Dizer que Robert Taylor era predominantemente um rosto lindo soa de forma suspeitosa como a que depreciá-lo. A verdade é que o rosto, a voz e o excelente físico foram seus trunfos mais valiosos.
- Dinah Silveira de Queiroz, escritora brasileira.
  • "Em 1936, almocei com Robert Taylor, quando seu namoro com Barbara Stanwyck era o assunto em todas as rodas.
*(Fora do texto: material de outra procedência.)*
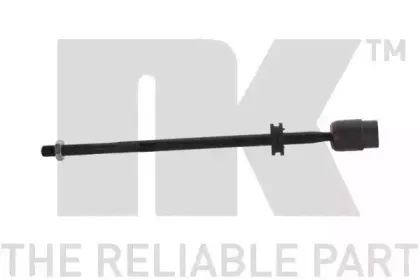 Осевой шарнир, рулевая тяга NK купить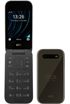HMD 2660 Flip Senior Edition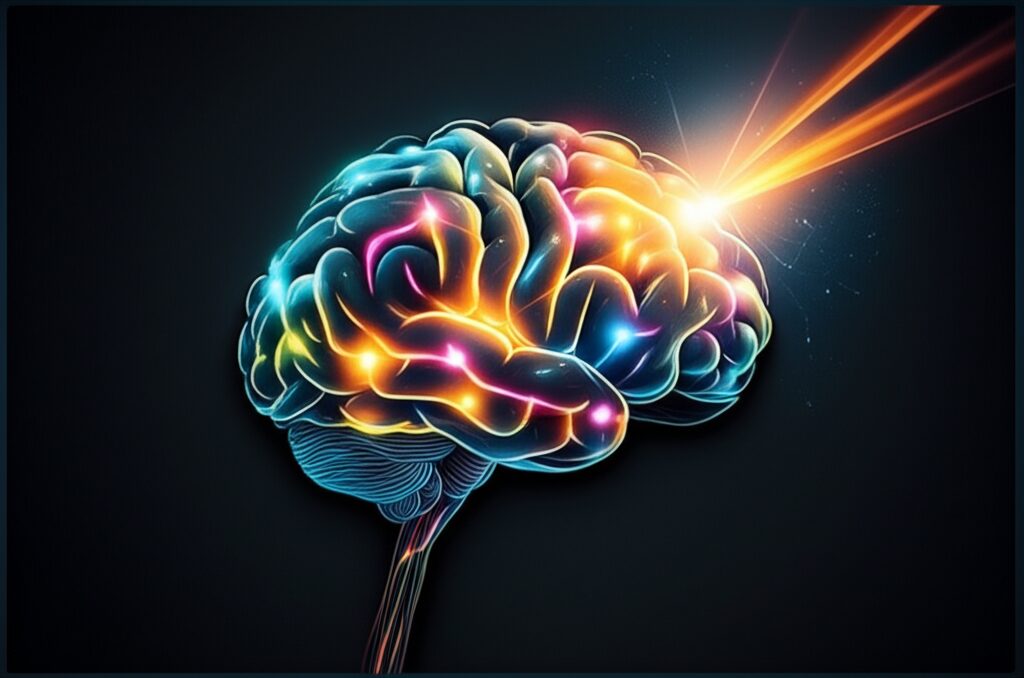 Recuperação de Memória: Desvende Como Seu Cérebro Acessa Informações Guardadas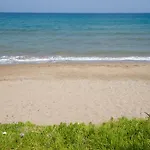 Villa The Seaside Hanya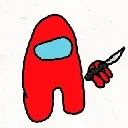 emoji_3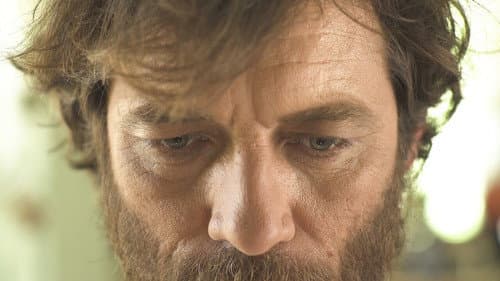 Η Ζωή Μετά Bild 5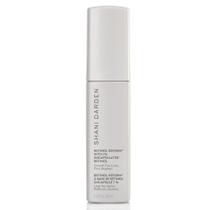 Sérum SHANI DARDEN Retinol Reform 30mL para rosto e pescoço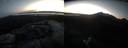 ./images/calvert/buxton2/20220305/buxton220220305_065002M.jpg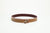 Taupe Belt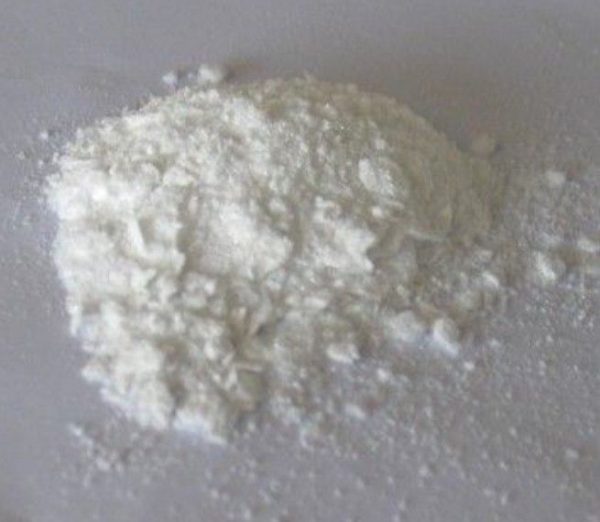 Furanylfentanyl Powder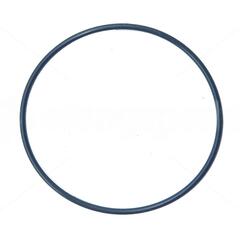 Кольцо уплотнительное / SEAL - O RING АРТ: MP10415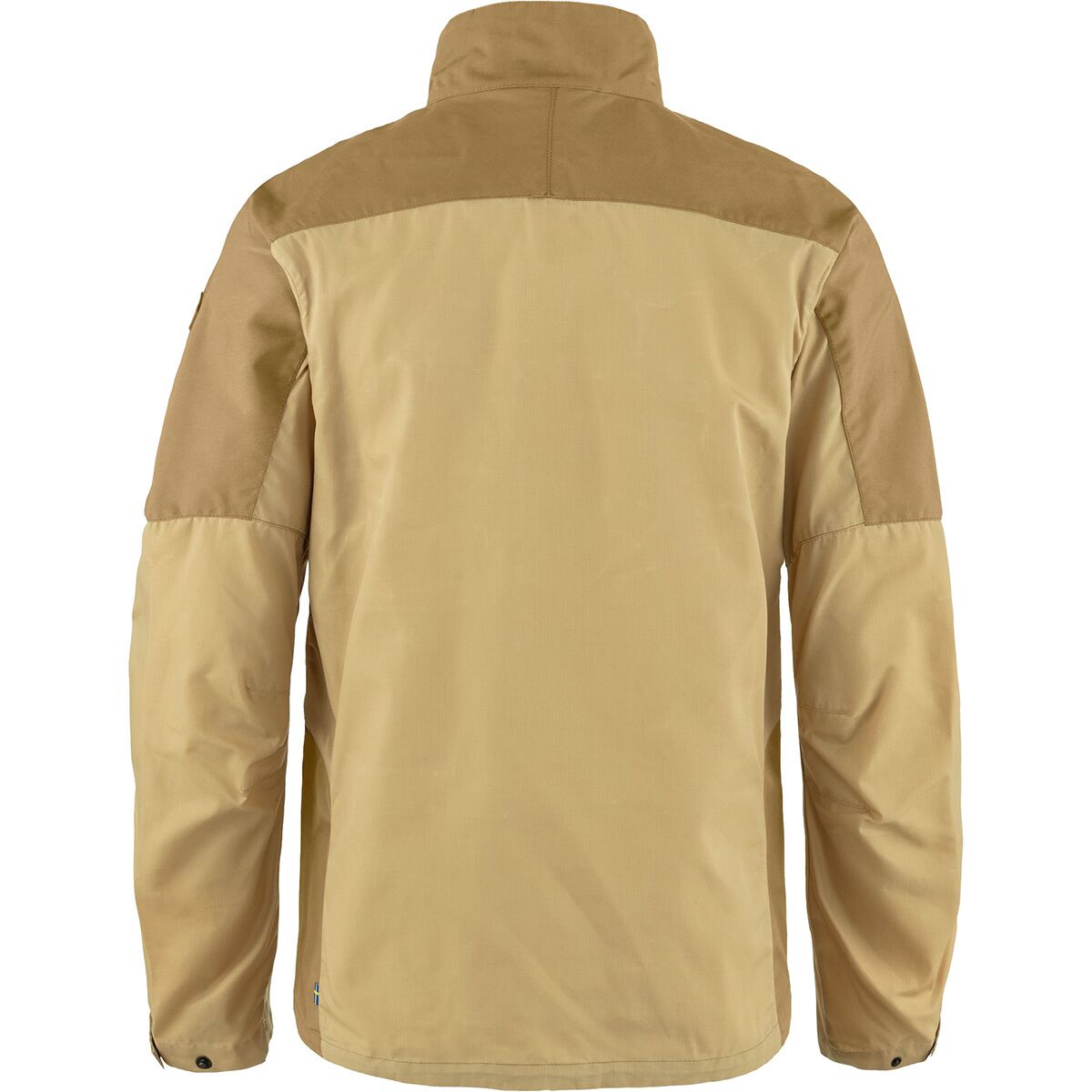Fjallraven Ovik Stencollar Jacket - Men's - Men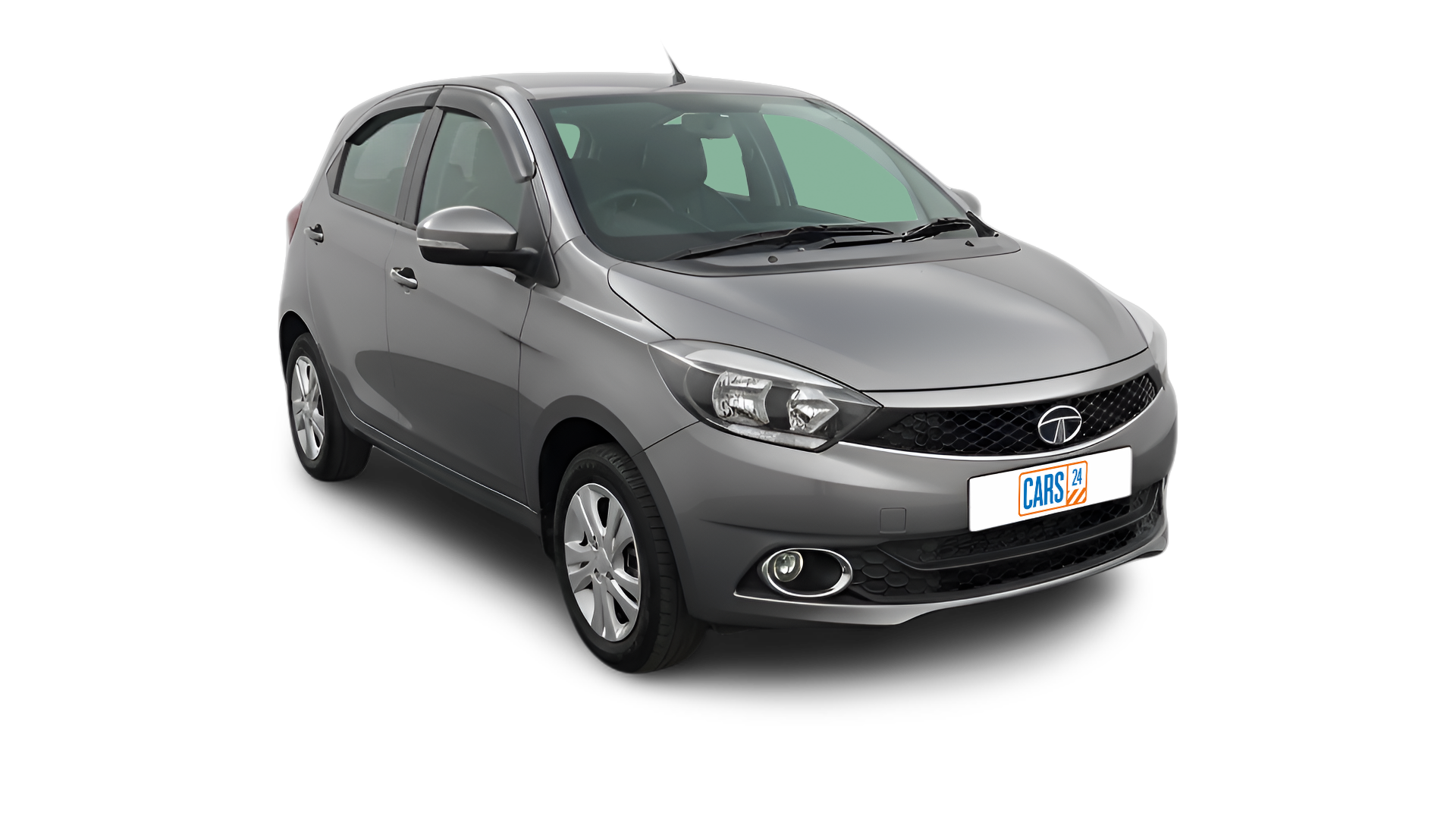Tata Tiago-img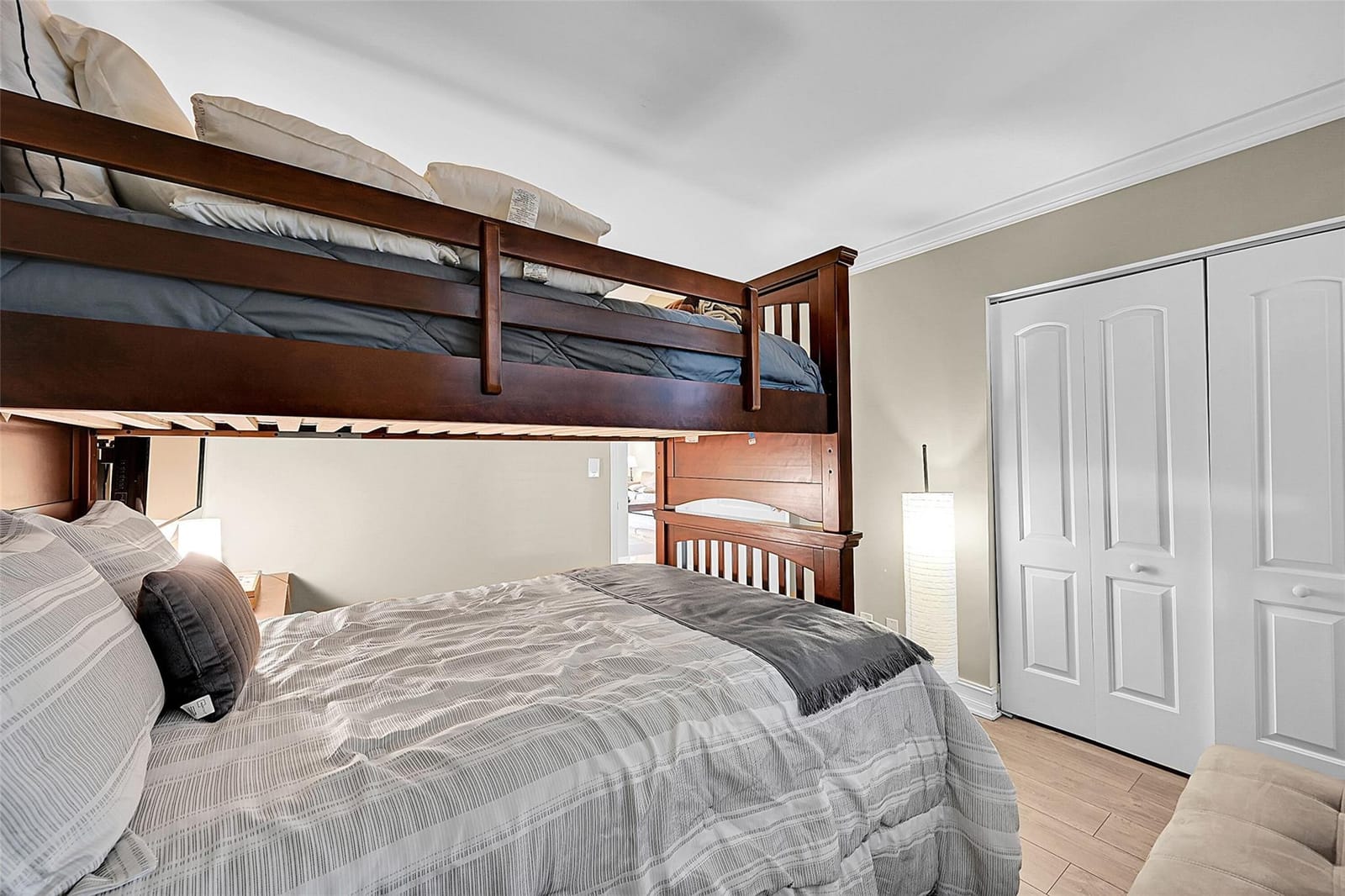 777 S Federal Highway E-205, Pompano Beach, FL 33062 photo 21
Logo, o Bob foi perguntando:
- De que vamos falar?
- Nada receie - respondi - Não vou lhe pedir para que fale de Barbara.
Rindo muito, exclamou o ator:
- Meu Deus! até que enfim! Apareceu um que não quer se meter em minha vida privada.
- Gilberto Souto, correspondente brasileiro de Hollywood na década de 1930, que entrevistou Robert Taylor. Foi cronista do Jornal O Globo em sua coluna Cinema, Ontem e Hoje.
  • "Um sonho...simplesmente um sonho".
- Janet Gaynor, atriz americana, sobre Robert Taylor.
  • "Talvez cada um de nós tenha sobre ele lembranças próprias e diferentes, porém, de alguma forma, todas elas nos levam a um homem fino, delicado, e gentil".
- Ronald Reagan, ator e político, no necrológio durante o funeral de Robert Taylor, em junho de 1969.